* _Set problem_:
Reproduce every one of the records below word for word, with nothing changed, added, or left out.
*** Given records ***
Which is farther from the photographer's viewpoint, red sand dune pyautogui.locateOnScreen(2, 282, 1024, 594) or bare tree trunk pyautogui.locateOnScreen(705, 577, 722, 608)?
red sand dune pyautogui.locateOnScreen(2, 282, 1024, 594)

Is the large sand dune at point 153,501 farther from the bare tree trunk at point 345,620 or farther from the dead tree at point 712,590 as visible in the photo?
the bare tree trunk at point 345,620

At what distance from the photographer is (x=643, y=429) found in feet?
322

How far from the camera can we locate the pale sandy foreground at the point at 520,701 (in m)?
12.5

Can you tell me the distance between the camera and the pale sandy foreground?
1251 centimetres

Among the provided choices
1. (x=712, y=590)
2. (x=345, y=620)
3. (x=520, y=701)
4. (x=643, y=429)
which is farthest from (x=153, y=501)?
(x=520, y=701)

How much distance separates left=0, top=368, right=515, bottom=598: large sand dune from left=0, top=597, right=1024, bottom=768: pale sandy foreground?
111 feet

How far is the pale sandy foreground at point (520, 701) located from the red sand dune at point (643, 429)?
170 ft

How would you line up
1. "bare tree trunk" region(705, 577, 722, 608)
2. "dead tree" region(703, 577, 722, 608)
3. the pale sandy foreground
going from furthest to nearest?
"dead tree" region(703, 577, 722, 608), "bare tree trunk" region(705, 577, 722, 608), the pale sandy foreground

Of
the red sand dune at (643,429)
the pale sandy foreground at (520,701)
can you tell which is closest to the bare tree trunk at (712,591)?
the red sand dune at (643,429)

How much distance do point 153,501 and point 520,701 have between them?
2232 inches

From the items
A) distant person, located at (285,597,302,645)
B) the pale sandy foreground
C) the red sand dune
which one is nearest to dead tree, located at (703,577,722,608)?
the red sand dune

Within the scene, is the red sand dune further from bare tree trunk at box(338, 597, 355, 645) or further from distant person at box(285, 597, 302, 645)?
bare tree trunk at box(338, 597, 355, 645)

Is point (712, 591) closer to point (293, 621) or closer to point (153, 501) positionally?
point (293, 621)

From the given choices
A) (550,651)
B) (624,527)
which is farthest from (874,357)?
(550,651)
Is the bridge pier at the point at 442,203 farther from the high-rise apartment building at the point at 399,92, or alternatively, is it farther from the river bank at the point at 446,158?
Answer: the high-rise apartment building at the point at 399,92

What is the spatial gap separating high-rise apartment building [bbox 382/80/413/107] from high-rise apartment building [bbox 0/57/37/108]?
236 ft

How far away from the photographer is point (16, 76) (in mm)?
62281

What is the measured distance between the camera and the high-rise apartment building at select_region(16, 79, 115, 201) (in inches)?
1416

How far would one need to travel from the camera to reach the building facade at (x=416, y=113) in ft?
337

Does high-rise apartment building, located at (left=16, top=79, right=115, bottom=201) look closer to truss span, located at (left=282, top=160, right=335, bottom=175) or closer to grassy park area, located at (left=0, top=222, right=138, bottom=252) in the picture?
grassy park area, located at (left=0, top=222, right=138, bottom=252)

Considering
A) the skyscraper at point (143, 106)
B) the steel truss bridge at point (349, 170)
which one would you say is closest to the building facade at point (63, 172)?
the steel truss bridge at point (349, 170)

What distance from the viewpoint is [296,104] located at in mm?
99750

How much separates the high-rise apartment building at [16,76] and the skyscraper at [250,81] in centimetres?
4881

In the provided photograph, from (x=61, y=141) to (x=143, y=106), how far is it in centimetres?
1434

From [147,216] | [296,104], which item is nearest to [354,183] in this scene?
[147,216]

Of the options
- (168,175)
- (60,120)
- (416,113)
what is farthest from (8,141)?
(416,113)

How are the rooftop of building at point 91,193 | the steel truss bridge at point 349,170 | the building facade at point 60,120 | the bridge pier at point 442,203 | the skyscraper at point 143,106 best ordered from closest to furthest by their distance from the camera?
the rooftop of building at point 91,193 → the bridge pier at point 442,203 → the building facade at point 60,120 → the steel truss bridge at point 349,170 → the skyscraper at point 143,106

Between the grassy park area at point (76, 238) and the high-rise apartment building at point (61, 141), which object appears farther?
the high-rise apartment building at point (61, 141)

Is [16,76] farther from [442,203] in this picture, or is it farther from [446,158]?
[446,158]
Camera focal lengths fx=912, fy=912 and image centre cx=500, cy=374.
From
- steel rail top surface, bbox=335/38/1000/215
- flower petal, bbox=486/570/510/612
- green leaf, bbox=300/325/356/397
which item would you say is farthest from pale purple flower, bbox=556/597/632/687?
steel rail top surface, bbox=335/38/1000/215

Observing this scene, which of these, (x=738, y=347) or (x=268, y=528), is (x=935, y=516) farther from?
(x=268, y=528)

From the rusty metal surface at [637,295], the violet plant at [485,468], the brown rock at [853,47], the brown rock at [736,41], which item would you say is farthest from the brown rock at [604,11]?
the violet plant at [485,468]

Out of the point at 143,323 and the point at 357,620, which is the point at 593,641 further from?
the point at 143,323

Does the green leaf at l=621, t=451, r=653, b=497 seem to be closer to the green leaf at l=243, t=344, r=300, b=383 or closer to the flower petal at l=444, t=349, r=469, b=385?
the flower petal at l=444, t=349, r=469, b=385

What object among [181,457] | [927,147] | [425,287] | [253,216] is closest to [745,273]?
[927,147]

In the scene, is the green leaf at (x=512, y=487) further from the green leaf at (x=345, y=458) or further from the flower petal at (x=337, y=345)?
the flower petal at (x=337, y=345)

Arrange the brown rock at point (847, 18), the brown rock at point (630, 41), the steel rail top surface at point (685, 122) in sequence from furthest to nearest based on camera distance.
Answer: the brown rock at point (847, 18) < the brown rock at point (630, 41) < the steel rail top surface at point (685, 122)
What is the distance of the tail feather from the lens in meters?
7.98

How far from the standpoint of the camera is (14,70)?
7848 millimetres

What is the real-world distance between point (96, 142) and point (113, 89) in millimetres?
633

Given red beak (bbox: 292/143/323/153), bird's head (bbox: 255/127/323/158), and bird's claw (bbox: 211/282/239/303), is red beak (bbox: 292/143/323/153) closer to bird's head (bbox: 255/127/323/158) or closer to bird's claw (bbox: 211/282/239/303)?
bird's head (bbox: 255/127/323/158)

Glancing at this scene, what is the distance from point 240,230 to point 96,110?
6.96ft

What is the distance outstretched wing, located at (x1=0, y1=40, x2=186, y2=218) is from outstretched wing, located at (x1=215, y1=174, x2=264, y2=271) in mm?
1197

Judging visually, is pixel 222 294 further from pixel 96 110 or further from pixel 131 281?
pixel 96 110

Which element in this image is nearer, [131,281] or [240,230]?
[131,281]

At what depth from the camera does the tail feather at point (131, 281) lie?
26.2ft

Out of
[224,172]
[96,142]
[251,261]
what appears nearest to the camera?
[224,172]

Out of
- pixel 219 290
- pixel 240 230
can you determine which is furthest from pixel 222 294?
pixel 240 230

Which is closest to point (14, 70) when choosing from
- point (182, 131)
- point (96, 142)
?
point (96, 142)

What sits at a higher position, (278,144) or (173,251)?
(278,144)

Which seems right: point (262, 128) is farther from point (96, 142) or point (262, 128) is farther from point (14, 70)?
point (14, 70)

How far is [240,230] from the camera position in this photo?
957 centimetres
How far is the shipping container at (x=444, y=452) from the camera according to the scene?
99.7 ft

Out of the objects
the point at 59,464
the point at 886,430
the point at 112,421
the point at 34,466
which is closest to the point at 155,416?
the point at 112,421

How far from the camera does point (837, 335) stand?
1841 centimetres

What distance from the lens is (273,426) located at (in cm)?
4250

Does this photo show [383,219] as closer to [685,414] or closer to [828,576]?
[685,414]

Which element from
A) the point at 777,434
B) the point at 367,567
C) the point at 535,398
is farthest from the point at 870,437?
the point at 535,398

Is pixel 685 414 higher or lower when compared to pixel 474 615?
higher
***
* _The reply_:
Which is farther from the photographer's viewpoint, red sand dune pyautogui.locateOnScreen(2, 282, 1024, 594) or bare tree trunk pyautogui.locateOnScreen(705, 577, 722, 608)?
red sand dune pyautogui.locateOnScreen(2, 282, 1024, 594)

Is the large sand dune at point 153,501 farther from the bare tree trunk at point 345,620 or farther from the dead tree at point 712,590 as visible in the photo?
the bare tree trunk at point 345,620

At what distance from the photographer is (x=643, y=429) found in feet?
322

How far from the camera can we locate the pale sandy foreground at the point at 520,701 (in m)?
12.5

Can you tell me the distance between the camera and the pale sandy foreground?
1251 centimetres

Among the provided choices
1. (x=712, y=590)
2. (x=345, y=620)
3. (x=520, y=701)
4. (x=643, y=429)
which is farthest from (x=153, y=501)?
(x=520, y=701)

How much distance separates left=0, top=368, right=515, bottom=598: large sand dune from left=0, top=597, right=1024, bottom=768: pale sandy foreground?
111 feet

How far is the pale sandy foreground at point (520, 701) located from the red sand dune at point (643, 429)?
170 ft

How would you line up
1. "bare tree trunk" region(705, 577, 722, 608)
2. "dead tree" region(703, 577, 722, 608)
3. the pale sandy foreground
going from furthest to nearest?
"dead tree" region(703, 577, 722, 608), "bare tree trunk" region(705, 577, 722, 608), the pale sandy foreground

Of
the red sand dune at (643,429)
the pale sandy foreground at (520,701)
can you tell which is closest to the bare tree trunk at (712,591)?
the red sand dune at (643,429)

How much distance do point 153,501 and point 520,701 have between them?
2232 inches

From the items
A) distant person, located at (285,597,302,645)
B) the pale sandy foreground
C) the red sand dune
which one is nearest to dead tree, located at (703,577,722,608)?
the red sand dune

Within the scene, is the red sand dune further from bare tree trunk at box(338, 597, 355, 645) or further from distant person at box(285, 597, 302, 645)?
bare tree trunk at box(338, 597, 355, 645)

Is point (712, 591) closer to point (293, 621) or closer to point (153, 501) positionally?
point (293, 621)

From the given choices
A) (550,651)
B) (624,527)
which is farthest from (874,357)?
(550,651)
Is the bridge pier at the point at 442,203 farther from the high-rise apartment building at the point at 399,92, or alternatively, is it farther from the river bank at the point at 446,158?
Answer: the high-rise apartment building at the point at 399,92

What is the spatial gap separating high-rise apartment building [bbox 382/80/413/107] from high-rise apartment building [bbox 0/57/37/108]?
236 ft

How far away from the photographer is point (16, 76) (in mm)?
62281

What is the measured distance between the camera and the high-rise apartment building at select_region(16, 79, 115, 201) (in inches)?
1416

How far would one need to travel from the camera to reach the building facade at (x=416, y=113) in ft?
337

Does high-rise apartment building, located at (left=16, top=79, right=115, bottom=201) look closer to truss span, located at (left=282, top=160, right=335, bottom=175) or closer to grassy park area, located at (left=0, top=222, right=138, bottom=252) in the picture?
grassy park area, located at (left=0, top=222, right=138, bottom=252)

Considering
A) the skyscraper at point (143, 106)
B) the steel truss bridge at point (349, 170)
which one would you say is closest to the building facade at point (63, 172)?
the steel truss bridge at point (349, 170)

What distance from the viewpoint is [296,104] located at in mm?
99750

How much separates the high-rise apartment building at [16,76] and the skyscraper at [250,81] in centimetres?
4881

In the provided photograph, from (x=61, y=141) to (x=143, y=106), how far is it in centimetres?
1434

From [147,216] | [296,104], which item is nearest to [354,183] in this scene?
[147,216]

Of the options
- (168,175)
- (60,120)
- (416,113)
what is farthest from (8,141)?
(416,113)

How are the rooftop of building at point 91,193 | the steel truss bridge at point 349,170 | the building facade at point 60,120 | the bridge pier at point 442,203 | the skyscraper at point 143,106 best ordered from closest to furthest by their distance from the camera?
the rooftop of building at point 91,193 → the bridge pier at point 442,203 → the building facade at point 60,120 → the steel truss bridge at point 349,170 → the skyscraper at point 143,106

Between the grassy park area at point (76, 238) and the high-rise apartment building at point (61, 141), which object appears farther?
the high-rise apartment building at point (61, 141)

Is [16,76] farther from [442,203] in this picture, or is it farther from [446,158]?
[446,158]
Camera focal lengths fx=912, fy=912 and image centre cx=500, cy=374.
From
- steel rail top surface, bbox=335/38/1000/215
- flower petal, bbox=486/570/510/612
- green leaf, bbox=300/325/356/397
which item would you say is farthest from pale purple flower, bbox=556/597/632/687?
steel rail top surface, bbox=335/38/1000/215

Observing this scene, which of these, (x=738, y=347) or (x=268, y=528), is (x=935, y=516) farther from?
(x=268, y=528)

From the rusty metal surface at [637,295], the violet plant at [485,468], the brown rock at [853,47], the brown rock at [736,41], which item would you say is farthest from the brown rock at [604,11]?
the violet plant at [485,468]

Out of the point at 143,323 and the point at 357,620, which is the point at 593,641 further from?
the point at 143,323

Does the green leaf at l=621, t=451, r=653, b=497 seem to be closer to the green leaf at l=243, t=344, r=300, b=383 or closer to the flower petal at l=444, t=349, r=469, b=385?
the flower petal at l=444, t=349, r=469, b=385

What object among [181,457] | [927,147] | [425,287] | [253,216] is closest to [745,273]?
[927,147]

In the scene, is the green leaf at (x=512, y=487) further from the green leaf at (x=345, y=458) or further from the flower petal at (x=337, y=345)?
the flower petal at (x=337, y=345)

Arrange the brown rock at point (847, 18), the brown rock at point (630, 41), the steel rail top surface at point (685, 122) in sequence from furthest to nearest based on camera distance.
Answer: the brown rock at point (847, 18) < the brown rock at point (630, 41) < the steel rail top surface at point (685, 122)
What is the distance of the tail feather from the lens in meters?
7.98

How far from the standpoint of the camera is (14,70)?
7848 millimetres

What is the real-world distance between point (96, 142) and point (113, 89) in millimetres?
633

Given red beak (bbox: 292/143/323/153), bird's head (bbox: 255/127/323/158), and bird's claw (bbox: 211/282/239/303), is red beak (bbox: 292/143/323/153) closer to bird's head (bbox: 255/127/323/158) or closer to bird's claw (bbox: 211/282/239/303)?
bird's head (bbox: 255/127/323/158)

Glancing at this scene, what is the distance from point 240,230 to point 96,110?
6.96ft

What is the distance outstretched wing, located at (x1=0, y1=40, x2=186, y2=218) is from outstretched wing, located at (x1=215, y1=174, x2=264, y2=271) in mm?
1197

Judging visually, is pixel 222 294 further from pixel 96 110 or further from pixel 131 281?
pixel 96 110

Which element in this image is nearer, [131,281] or [240,230]?
[131,281]

At what depth from the camera does the tail feather at point (131, 281) lie?
26.2ft

Out of
[224,172]
[96,142]
[251,261]
what appears nearest to the camera?
[224,172]

Out of
- pixel 219 290
- pixel 240 230
can you determine which is furthest from pixel 222 294?
pixel 240 230

Which is closest to point (14, 70) when choosing from
- point (182, 131)
- point (96, 142)
?
point (96, 142)

What sits at a higher position, (278,144) or (173,251)?
(278,144)

Which seems right: point (262, 128) is farther from point (96, 142) or point (262, 128) is farther from point (14, 70)?
point (14, 70)

How far is [240,230] from the camera position in this photo?
957 centimetres
How far is the shipping container at (x=444, y=452) from the camera according to the scene?
99.7 ft

Out of the objects
the point at 59,464
the point at 886,430
the point at 112,421
the point at 34,466
which is closest to the point at 155,416?
the point at 112,421

How far from the camera does point (837, 335) stand?
1841 centimetres

What distance from the lens is (273,426) located at (in cm)?
4250

Does this photo show [383,219] as closer to [685,414] or closer to [828,576]?
[685,414]

Which element from
A) the point at 777,434
B) the point at 367,567
C) the point at 535,398
is farthest from the point at 870,437?
the point at 535,398

Is pixel 685 414 higher or lower when compared to pixel 474 615?
higher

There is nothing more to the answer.